■ Records to process
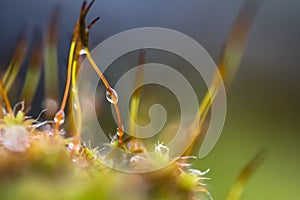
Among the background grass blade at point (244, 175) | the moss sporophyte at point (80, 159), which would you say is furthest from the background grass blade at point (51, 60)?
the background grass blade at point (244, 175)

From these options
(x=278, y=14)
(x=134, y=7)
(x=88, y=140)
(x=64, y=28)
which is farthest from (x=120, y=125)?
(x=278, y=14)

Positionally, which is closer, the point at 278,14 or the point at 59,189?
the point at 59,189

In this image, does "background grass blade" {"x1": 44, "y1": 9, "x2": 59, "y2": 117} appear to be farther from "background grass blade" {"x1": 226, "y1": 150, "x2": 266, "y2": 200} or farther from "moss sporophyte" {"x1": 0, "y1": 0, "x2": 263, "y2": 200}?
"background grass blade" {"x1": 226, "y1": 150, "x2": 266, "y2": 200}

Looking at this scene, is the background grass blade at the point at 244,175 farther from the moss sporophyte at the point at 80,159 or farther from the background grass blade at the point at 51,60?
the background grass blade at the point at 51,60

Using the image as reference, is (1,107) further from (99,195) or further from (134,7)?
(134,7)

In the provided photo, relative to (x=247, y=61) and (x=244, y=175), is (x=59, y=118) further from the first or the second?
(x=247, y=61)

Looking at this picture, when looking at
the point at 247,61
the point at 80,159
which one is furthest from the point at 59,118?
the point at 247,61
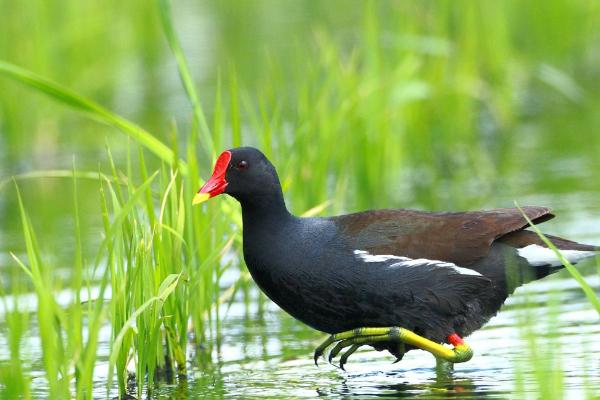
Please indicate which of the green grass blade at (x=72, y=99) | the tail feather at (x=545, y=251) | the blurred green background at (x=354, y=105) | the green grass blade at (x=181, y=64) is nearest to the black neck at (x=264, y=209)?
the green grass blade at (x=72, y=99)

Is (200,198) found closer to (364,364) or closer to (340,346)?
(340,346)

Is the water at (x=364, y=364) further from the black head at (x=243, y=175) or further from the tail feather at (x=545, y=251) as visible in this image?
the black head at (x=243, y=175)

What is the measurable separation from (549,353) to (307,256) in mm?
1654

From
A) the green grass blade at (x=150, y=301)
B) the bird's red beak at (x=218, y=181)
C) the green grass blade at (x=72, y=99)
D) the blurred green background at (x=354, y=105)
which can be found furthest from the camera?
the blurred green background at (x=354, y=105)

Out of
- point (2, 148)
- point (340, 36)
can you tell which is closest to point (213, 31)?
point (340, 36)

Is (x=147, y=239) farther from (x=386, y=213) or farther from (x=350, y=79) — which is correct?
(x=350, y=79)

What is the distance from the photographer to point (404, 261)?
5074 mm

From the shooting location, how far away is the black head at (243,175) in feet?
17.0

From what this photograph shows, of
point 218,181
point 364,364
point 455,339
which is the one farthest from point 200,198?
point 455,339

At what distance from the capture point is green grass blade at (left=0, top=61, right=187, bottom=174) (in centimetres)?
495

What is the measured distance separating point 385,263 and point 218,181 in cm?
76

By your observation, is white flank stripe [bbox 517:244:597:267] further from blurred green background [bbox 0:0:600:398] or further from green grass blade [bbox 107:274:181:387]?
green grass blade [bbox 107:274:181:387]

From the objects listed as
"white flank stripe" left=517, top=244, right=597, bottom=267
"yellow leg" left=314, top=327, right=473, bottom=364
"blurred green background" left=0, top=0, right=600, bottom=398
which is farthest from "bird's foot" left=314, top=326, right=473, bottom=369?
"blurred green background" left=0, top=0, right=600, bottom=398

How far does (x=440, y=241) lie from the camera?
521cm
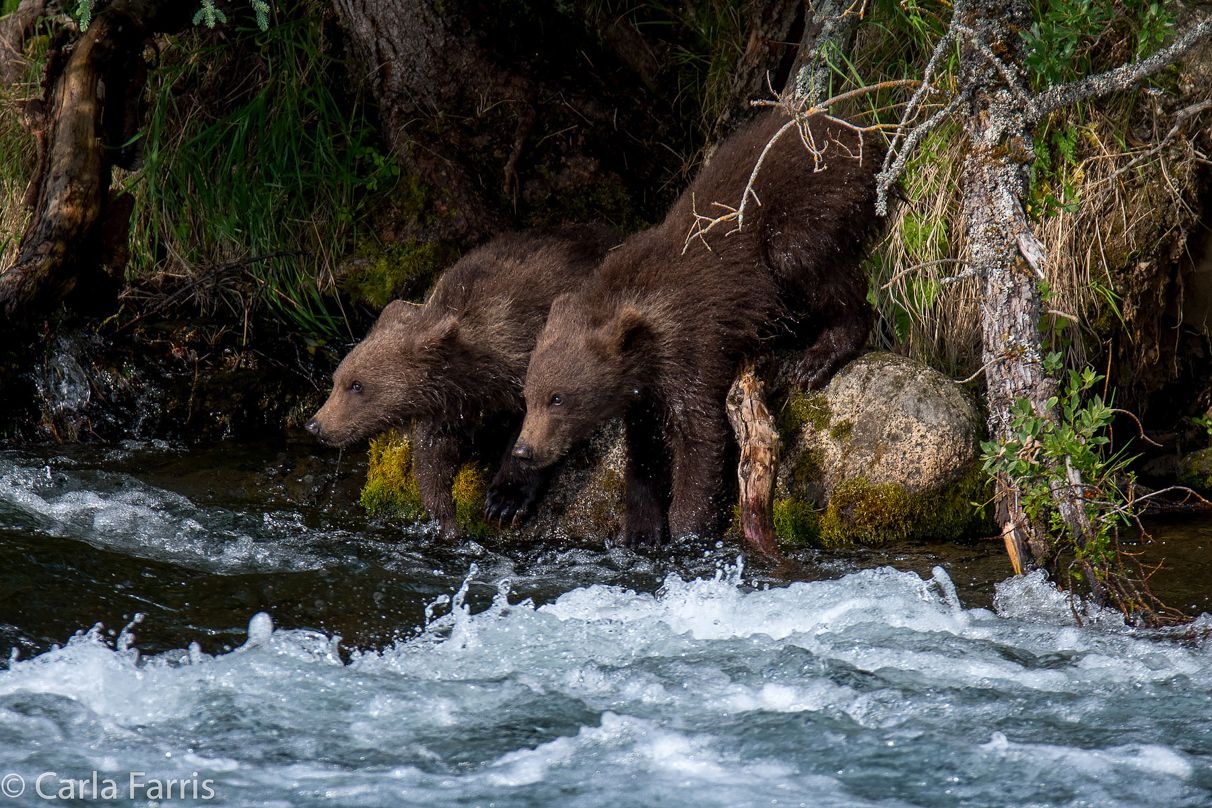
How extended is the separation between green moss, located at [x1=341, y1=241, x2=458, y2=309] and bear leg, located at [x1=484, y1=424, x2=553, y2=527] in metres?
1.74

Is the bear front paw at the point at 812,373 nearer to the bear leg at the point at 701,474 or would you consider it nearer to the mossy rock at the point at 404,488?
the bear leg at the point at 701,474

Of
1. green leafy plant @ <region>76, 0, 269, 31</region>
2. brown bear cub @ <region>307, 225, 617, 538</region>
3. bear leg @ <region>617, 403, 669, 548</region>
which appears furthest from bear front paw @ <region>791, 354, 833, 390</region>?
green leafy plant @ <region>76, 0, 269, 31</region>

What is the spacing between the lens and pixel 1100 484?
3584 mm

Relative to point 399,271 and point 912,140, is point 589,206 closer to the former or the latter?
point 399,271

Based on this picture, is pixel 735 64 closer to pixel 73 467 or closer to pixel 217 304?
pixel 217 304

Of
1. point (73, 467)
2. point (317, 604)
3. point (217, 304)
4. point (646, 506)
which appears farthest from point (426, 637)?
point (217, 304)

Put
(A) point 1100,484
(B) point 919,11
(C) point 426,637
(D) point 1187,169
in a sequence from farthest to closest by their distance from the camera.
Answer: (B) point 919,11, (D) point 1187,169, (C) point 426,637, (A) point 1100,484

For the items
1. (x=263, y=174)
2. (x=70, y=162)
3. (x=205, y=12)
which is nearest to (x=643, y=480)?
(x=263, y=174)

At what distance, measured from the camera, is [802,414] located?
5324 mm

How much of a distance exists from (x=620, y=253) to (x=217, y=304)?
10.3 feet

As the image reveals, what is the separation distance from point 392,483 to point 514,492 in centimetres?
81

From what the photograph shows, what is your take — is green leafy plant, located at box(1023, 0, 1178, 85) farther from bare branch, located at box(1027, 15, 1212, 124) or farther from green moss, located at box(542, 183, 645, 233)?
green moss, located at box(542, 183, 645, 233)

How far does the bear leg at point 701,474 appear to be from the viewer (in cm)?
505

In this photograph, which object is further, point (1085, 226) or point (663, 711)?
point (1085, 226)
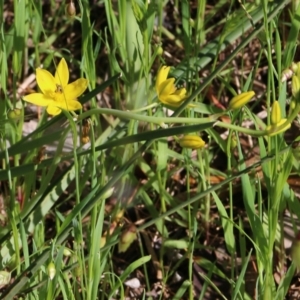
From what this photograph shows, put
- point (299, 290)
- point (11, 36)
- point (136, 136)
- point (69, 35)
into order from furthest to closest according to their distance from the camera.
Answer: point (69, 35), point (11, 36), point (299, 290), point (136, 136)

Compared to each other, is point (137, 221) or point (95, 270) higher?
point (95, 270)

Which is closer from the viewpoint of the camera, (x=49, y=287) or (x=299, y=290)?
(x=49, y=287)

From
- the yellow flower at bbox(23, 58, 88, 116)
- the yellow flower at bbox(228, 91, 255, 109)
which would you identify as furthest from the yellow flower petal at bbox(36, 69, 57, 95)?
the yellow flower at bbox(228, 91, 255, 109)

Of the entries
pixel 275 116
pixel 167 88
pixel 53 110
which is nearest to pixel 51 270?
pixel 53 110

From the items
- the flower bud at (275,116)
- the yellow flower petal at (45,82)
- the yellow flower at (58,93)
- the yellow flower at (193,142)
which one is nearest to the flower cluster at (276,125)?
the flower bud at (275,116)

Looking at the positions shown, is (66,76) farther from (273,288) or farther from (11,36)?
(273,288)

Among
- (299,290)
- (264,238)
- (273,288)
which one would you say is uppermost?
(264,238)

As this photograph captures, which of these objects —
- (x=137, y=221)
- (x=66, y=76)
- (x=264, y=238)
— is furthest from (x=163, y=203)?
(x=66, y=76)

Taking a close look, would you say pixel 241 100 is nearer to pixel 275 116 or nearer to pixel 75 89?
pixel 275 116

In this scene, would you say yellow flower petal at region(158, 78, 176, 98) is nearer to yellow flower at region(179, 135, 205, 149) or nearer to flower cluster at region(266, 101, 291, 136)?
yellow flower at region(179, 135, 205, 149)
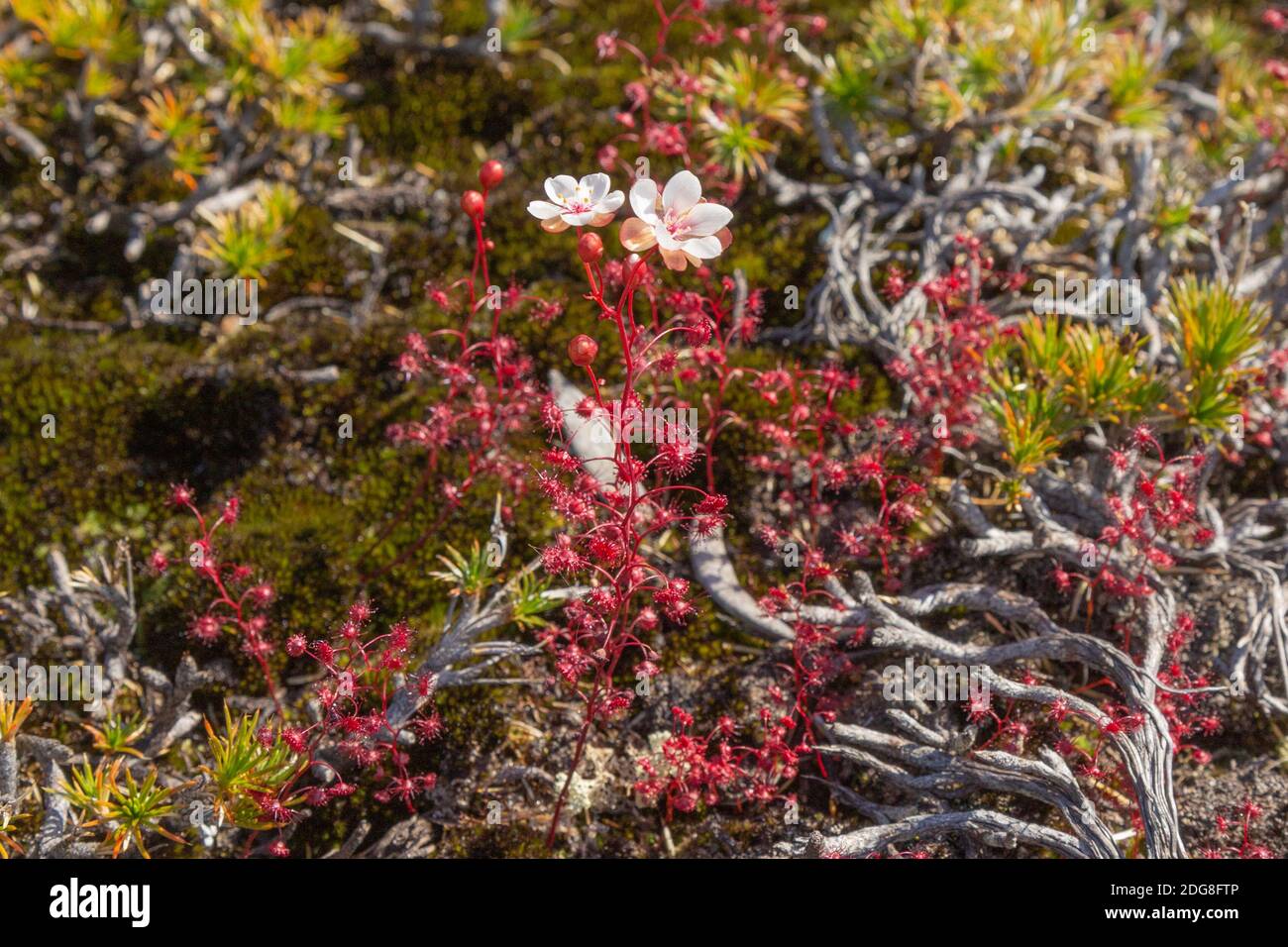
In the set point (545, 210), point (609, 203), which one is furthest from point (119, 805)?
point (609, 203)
---
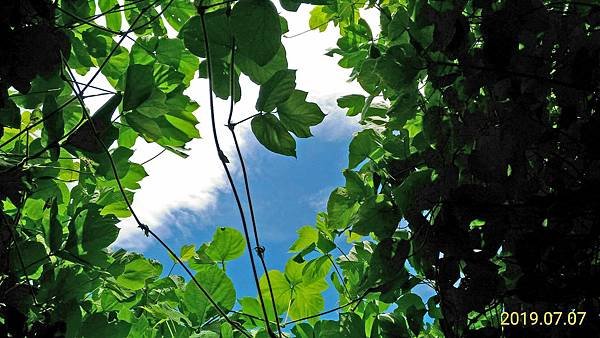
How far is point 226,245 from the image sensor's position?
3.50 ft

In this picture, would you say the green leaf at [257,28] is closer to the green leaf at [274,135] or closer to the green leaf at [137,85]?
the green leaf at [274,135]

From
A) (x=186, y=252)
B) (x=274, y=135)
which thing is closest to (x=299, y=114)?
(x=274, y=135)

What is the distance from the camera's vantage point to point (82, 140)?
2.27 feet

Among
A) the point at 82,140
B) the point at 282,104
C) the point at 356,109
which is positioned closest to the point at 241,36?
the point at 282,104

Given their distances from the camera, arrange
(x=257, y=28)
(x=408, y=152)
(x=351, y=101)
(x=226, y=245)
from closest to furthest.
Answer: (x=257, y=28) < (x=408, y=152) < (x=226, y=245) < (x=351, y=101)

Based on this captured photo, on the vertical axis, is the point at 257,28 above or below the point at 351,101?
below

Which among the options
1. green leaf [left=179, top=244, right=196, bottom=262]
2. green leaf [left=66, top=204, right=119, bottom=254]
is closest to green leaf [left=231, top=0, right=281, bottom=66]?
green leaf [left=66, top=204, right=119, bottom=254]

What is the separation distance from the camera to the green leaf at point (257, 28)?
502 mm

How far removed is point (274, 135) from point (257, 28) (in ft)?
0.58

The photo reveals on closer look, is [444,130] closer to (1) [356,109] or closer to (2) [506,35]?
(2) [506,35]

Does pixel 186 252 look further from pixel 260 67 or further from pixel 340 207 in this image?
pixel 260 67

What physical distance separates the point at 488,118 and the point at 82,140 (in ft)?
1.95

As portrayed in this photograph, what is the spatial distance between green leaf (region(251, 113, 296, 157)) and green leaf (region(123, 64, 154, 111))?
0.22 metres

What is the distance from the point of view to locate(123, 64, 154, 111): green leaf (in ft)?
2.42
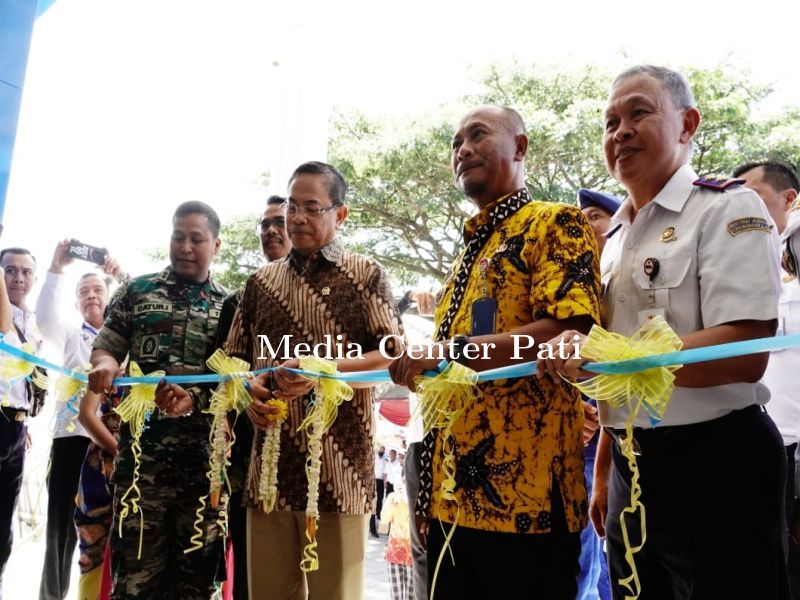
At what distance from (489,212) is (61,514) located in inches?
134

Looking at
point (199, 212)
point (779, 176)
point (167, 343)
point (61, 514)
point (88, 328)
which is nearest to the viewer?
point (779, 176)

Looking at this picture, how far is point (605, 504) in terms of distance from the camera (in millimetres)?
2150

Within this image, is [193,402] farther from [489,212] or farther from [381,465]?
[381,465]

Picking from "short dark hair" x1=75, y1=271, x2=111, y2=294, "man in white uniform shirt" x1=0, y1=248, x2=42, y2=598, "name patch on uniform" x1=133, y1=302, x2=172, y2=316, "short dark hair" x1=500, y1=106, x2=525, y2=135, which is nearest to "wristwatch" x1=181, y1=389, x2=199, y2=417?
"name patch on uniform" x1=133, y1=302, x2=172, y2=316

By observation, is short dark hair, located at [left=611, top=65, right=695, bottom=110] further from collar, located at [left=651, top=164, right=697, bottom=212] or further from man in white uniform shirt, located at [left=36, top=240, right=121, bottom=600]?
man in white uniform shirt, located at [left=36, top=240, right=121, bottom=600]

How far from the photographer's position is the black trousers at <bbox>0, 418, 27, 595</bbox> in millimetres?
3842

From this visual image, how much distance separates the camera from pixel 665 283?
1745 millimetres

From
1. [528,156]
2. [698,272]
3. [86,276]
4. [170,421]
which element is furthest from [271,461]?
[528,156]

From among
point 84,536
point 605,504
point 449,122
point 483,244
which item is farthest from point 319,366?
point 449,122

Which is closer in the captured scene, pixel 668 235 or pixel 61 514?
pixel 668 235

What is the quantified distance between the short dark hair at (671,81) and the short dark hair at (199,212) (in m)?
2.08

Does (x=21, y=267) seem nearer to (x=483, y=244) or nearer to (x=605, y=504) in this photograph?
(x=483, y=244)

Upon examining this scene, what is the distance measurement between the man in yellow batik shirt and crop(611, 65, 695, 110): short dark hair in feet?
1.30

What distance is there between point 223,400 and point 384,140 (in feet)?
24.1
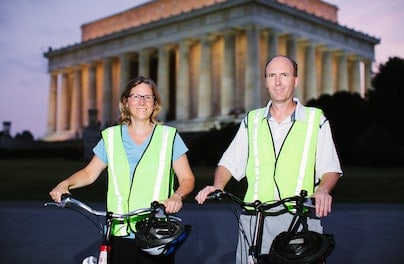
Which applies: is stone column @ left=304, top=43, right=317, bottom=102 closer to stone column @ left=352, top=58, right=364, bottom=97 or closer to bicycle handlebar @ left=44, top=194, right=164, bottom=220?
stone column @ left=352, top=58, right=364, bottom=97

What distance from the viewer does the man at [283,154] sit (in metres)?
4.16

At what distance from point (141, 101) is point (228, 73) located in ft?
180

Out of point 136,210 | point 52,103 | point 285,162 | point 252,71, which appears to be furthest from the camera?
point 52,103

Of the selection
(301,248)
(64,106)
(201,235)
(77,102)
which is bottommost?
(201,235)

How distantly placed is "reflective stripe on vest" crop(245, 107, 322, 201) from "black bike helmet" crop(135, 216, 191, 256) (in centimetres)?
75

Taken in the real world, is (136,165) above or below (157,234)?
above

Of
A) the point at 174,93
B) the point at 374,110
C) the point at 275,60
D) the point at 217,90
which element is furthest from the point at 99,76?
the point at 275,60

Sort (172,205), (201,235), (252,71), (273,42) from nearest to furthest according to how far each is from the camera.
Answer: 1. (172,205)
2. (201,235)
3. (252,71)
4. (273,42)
---
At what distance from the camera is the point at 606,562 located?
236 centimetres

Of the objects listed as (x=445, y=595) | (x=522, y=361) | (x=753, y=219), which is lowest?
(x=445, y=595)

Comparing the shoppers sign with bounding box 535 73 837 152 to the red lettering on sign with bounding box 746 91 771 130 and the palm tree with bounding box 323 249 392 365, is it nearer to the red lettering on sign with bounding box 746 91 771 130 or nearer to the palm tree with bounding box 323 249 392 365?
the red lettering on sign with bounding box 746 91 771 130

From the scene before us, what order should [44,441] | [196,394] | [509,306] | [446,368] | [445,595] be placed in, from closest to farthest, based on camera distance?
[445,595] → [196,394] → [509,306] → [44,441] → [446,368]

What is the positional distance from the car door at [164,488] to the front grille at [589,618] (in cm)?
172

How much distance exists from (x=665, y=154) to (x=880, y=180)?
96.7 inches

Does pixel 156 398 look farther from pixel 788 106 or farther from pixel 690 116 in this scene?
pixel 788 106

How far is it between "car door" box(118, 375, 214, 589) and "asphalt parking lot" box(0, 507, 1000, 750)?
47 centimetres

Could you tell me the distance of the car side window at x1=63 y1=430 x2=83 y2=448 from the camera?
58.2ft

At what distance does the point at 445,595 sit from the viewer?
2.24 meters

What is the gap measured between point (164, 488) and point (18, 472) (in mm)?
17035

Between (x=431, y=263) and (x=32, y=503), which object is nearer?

■ Task description
Can you copy out, word for word, the part that opens with the line containing "How far is it" and closes with the line containing "Between (x=431, y=263)", including both of those lines?

■ Task output
How far is it between "car door" box(118, 375, 214, 589) and "asphalt parking lot" box(0, 507, 1000, 750)?
47 centimetres

Could you tell me the distance of the car side window at x1=63 y1=430 x2=83 y2=448 from the camera?
58.2ft

At what distance does the point at 445,595 sit from the viewer?
2.24 meters

What is the gap measured between point (164, 488) and point (18, 472) (in mm)?
17035

Between (x=431, y=263) and (x=32, y=503), which object is nearer?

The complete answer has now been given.